Copy only those lines which run from the line containing "From the scene shown here, among" to the end of the entries below, both inclusive, exactly as written and with no pictures.

begin

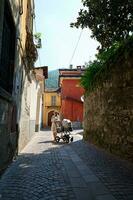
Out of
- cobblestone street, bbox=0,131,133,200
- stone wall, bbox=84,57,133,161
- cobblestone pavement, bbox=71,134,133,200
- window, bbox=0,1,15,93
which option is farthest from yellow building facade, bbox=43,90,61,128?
window, bbox=0,1,15,93

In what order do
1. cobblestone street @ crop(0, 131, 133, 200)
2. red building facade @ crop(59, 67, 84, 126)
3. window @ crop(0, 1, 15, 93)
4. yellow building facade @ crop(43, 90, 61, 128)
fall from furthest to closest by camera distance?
1. yellow building facade @ crop(43, 90, 61, 128)
2. red building facade @ crop(59, 67, 84, 126)
3. window @ crop(0, 1, 15, 93)
4. cobblestone street @ crop(0, 131, 133, 200)

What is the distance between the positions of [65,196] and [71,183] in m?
1.02

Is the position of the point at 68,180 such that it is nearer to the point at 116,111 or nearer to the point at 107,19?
the point at 116,111

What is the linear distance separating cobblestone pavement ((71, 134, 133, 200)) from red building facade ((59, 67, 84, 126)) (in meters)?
30.7

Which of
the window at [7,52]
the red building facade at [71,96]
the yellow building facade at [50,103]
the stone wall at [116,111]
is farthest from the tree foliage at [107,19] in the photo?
the yellow building facade at [50,103]

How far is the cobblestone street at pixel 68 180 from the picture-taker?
5230 mm

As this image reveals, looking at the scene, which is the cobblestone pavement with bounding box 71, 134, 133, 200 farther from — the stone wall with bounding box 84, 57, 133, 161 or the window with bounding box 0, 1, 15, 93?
the window with bounding box 0, 1, 15, 93

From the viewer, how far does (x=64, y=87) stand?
142 ft

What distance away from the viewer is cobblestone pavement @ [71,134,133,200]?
5.41 m

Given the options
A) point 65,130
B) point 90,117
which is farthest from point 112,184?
point 65,130

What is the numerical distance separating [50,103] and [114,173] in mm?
46271

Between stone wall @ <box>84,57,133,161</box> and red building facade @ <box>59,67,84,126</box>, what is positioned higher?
red building facade @ <box>59,67,84,126</box>

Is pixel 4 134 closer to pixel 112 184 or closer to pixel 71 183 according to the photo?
pixel 71 183

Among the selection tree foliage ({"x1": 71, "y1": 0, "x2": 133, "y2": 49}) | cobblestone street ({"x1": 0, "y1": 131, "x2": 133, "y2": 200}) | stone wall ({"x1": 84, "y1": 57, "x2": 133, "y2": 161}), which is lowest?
cobblestone street ({"x1": 0, "y1": 131, "x2": 133, "y2": 200})
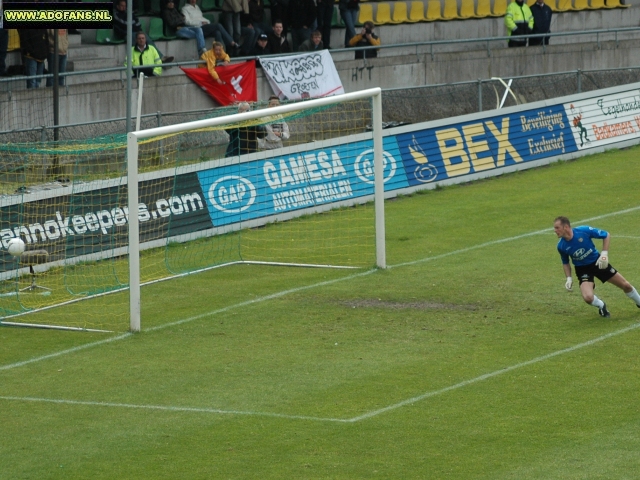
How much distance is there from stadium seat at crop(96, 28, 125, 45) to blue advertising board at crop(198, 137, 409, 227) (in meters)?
8.96

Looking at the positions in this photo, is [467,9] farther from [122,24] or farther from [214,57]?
[122,24]

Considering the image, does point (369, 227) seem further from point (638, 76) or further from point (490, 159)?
point (638, 76)

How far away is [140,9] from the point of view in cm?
3052

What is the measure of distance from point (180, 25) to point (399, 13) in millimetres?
8806

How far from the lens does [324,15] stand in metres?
32.6

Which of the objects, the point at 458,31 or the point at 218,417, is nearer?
the point at 218,417

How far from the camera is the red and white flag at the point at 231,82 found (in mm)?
27484

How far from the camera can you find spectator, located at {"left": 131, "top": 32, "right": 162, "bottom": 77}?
26.2m

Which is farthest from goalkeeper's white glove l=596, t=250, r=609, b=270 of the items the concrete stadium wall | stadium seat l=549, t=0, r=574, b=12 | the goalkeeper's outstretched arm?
stadium seat l=549, t=0, r=574, b=12

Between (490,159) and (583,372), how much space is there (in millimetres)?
13232

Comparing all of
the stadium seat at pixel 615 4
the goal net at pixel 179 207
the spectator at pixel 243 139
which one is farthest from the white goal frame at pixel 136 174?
the stadium seat at pixel 615 4

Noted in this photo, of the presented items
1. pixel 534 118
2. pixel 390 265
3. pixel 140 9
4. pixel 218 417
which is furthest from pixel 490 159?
pixel 218 417

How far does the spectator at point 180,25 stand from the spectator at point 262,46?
136 cm

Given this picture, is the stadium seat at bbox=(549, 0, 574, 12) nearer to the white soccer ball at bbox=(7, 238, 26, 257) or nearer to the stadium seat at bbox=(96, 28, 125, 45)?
the stadium seat at bbox=(96, 28, 125, 45)
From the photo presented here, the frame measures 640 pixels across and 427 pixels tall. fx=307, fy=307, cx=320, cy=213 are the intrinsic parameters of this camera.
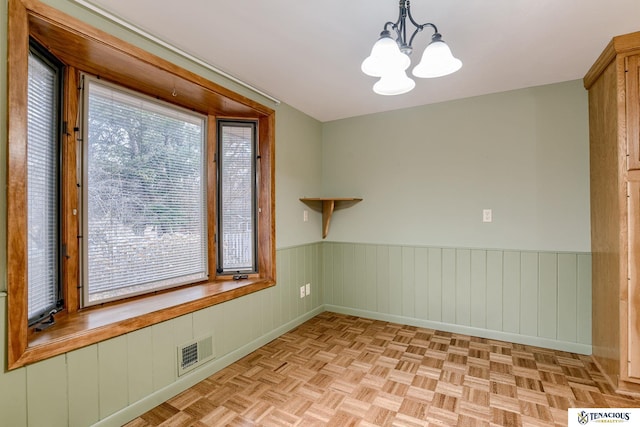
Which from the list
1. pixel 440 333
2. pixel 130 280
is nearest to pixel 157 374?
pixel 130 280

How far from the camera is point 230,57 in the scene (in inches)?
87.7

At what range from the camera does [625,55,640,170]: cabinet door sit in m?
1.96

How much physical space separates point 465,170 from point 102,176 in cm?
305

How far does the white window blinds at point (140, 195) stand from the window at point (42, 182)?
6.2 inches

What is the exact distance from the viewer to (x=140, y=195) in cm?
223

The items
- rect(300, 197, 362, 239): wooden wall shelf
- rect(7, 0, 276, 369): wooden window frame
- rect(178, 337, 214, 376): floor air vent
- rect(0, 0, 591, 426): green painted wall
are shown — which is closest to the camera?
rect(7, 0, 276, 369): wooden window frame

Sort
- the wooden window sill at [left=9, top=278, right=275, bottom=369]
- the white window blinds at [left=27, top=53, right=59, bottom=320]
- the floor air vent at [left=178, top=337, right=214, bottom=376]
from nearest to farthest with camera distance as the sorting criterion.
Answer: the wooden window sill at [left=9, top=278, right=275, bottom=369] → the white window blinds at [left=27, top=53, right=59, bottom=320] → the floor air vent at [left=178, top=337, right=214, bottom=376]

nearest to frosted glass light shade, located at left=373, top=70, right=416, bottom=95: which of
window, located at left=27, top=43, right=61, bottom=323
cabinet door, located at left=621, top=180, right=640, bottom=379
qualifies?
cabinet door, located at left=621, top=180, right=640, bottom=379

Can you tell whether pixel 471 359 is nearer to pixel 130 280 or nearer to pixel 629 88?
pixel 629 88

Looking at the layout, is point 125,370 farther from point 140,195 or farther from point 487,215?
point 487,215

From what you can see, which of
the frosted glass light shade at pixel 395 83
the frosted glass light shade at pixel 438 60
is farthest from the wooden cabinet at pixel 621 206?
the frosted glass light shade at pixel 395 83

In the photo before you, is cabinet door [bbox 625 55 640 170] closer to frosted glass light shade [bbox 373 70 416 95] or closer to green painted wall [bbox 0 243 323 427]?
frosted glass light shade [bbox 373 70 416 95]

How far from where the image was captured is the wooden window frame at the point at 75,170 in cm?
136

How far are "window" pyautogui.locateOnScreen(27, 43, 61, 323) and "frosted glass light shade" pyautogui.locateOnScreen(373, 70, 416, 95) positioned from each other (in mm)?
1809
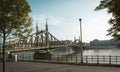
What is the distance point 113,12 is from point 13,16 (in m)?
11.7

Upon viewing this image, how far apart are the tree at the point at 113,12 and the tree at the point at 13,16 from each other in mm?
10974

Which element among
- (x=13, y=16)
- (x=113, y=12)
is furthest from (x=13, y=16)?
(x=113, y=12)

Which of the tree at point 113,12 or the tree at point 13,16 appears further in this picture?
the tree at point 13,16

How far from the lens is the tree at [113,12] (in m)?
8.12

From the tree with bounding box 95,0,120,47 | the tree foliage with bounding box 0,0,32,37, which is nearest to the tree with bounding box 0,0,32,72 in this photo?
the tree foliage with bounding box 0,0,32,37

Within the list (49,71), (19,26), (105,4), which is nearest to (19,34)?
(19,26)

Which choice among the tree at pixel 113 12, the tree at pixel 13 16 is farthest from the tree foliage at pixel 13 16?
the tree at pixel 113 12

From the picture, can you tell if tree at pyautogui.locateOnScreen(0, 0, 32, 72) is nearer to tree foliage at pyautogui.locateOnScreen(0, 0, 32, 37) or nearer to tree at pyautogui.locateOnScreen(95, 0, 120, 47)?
tree foliage at pyautogui.locateOnScreen(0, 0, 32, 37)

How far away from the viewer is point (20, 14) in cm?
1866

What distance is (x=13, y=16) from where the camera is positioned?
723 inches

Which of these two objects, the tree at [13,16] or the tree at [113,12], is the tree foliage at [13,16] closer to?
the tree at [13,16]

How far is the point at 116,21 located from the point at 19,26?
1207cm

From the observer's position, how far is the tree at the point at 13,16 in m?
18.2

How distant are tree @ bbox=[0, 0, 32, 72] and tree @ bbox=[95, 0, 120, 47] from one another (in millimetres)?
10974
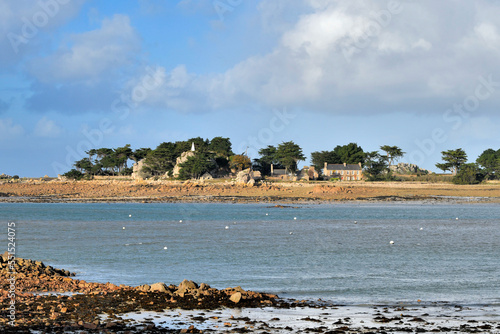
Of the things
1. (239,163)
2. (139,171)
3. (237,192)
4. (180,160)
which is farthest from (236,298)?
(139,171)

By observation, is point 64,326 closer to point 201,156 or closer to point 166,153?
point 201,156

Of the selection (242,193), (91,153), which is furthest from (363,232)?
(91,153)

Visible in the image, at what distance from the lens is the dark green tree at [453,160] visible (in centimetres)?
13525

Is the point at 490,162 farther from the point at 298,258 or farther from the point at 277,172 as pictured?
the point at 298,258

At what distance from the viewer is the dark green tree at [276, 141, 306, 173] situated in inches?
5463

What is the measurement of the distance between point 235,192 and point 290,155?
4438cm

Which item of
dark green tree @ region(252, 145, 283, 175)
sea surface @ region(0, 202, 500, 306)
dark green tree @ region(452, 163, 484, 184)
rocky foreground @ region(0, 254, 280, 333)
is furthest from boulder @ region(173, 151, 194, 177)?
rocky foreground @ region(0, 254, 280, 333)

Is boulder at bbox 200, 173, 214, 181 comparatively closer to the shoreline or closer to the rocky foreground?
the shoreline

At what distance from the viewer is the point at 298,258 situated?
23938mm

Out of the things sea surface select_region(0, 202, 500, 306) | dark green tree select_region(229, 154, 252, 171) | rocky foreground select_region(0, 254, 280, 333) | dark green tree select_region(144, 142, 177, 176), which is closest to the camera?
rocky foreground select_region(0, 254, 280, 333)

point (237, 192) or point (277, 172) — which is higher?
point (277, 172)

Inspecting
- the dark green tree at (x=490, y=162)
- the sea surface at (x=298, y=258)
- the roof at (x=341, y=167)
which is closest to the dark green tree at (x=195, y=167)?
the roof at (x=341, y=167)

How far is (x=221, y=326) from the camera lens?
11.8 meters

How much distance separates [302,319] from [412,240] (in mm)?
20735
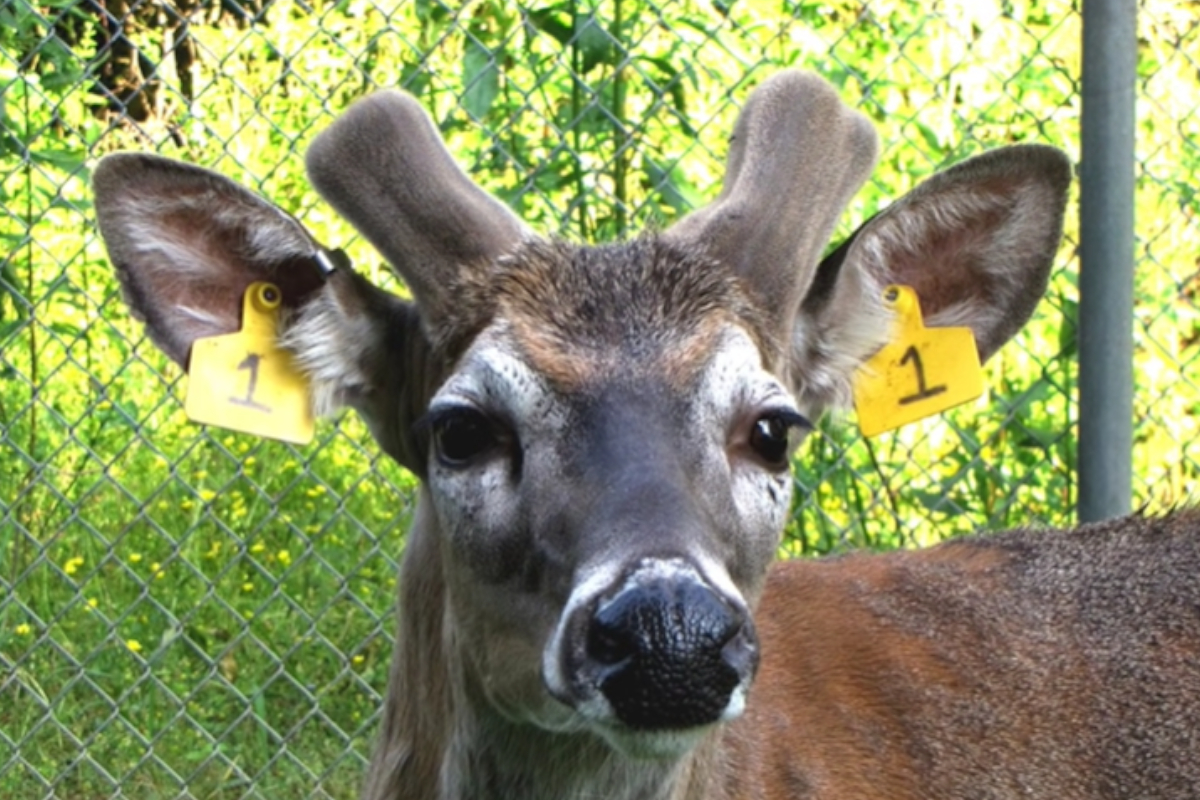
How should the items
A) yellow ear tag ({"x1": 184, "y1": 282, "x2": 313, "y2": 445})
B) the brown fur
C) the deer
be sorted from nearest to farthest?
the deer < yellow ear tag ({"x1": 184, "y1": 282, "x2": 313, "y2": 445}) < the brown fur

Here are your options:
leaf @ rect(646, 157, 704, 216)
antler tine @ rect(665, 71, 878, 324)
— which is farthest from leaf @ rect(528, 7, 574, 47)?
antler tine @ rect(665, 71, 878, 324)

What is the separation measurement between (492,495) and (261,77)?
18.8 ft

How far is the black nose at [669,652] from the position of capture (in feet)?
9.73

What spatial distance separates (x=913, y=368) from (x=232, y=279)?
1.31 meters

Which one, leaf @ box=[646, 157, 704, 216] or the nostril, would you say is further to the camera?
leaf @ box=[646, 157, 704, 216]

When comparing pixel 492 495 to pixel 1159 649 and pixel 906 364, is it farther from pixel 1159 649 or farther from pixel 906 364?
pixel 1159 649

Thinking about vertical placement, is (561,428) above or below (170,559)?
above

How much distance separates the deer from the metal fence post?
2.58 ft

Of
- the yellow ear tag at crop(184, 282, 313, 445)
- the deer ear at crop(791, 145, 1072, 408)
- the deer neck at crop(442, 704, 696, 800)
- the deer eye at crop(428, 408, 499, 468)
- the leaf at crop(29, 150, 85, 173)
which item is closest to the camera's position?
the deer eye at crop(428, 408, 499, 468)

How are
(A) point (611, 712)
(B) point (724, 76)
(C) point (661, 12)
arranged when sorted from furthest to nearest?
1. (B) point (724, 76)
2. (C) point (661, 12)
3. (A) point (611, 712)

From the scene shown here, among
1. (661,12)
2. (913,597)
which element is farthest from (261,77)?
(913,597)

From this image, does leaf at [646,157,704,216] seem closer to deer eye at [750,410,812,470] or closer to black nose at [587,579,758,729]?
deer eye at [750,410,812,470]

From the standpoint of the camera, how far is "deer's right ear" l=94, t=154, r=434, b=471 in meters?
3.81

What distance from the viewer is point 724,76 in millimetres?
6605
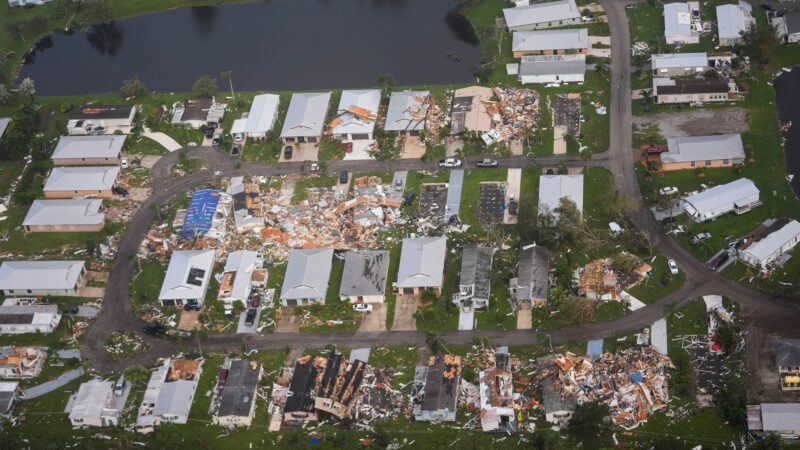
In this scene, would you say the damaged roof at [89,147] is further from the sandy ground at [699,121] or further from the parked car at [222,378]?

end

#### EXERCISE OUTPUT
From the scene shown here, among
1. (661,12)
2. (913,597)
which element is farthest from (261,77)?
(913,597)

From this image, does leaf at [646,157,704,216] seem closer to deer eye at [750,410,812,470] or closer to black nose at [587,579,758,729]?
deer eye at [750,410,812,470]

From the standpoint of the camera, how far is "deer's right ear" l=94, t=154, r=434, b=471 in meters?
3.81

What distance from the viewer is point 724,76 in millimetres?
6605
In this scene, would you say the damaged roof at [89,147] is further from the sandy ground at [699,121] or further from the parked car at [222,378]?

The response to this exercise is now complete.